In case anyone else was interested in looking at the specs of the 480's vs the new 980's.
I'm still trying to wrap my head around the Maxwell architecture vs Fermi, but they have a little over 4x the cuda cores, about 4x the memory, and the memory bandwidth and caches are slightly larger.
I'm going to wait until the GPU lecture before I answer this one in detail. In the mean time, I'll let you puzzle over it.
@jslone I had a similar curiosity, and ended up looking up the GTX Titan.
This version of the Titan has 2x more CUDA cores than the gtx-980, as well as 3x the memory bandwidth, and a significantly larger cache. For all this, the clock speed is roughly half, and the texture fill rate is about 2.5x. So it seems it makes some interesting tradeoffs versus the 980. The Titan Z seems to use yet another new architecture that they are calling the 'Pascal' architecture, which doesn't seem to be in any other consumer available graphics cards. Curious that it ends up with a fairly significantly lower clock rate; this will probably make more sense once we talk about GPUs in lecture.
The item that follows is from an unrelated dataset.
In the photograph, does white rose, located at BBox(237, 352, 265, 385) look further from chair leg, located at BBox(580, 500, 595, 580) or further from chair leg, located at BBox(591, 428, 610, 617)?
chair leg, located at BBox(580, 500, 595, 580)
what does it mean that 1500 elements can be processed concurrently by a core? does this mean 1500 bytes of data can be read and executed?
@admintio42: It means that in terms of the running example in this lecture (sinx), 1500 array elements would be processed concurrently.
I'm a bit confused when I reviewed this slide... So each SM can have at most 48 resident warps, but can all of them run concurrently? (I was reading the whitepaper of Fermi and it seems that it can only run 2 warps concurrently with 16 CUDA cores allocated to each warp, though a lot more warps can be assigned to an SM)
@andwerwuan: Remember, concurrent and parallel are different. The 48 resident warps are executing concurrently on the core via hardware multi-threading. As you read in the Fermi whitepaper, two of the warps are executed simultaneously.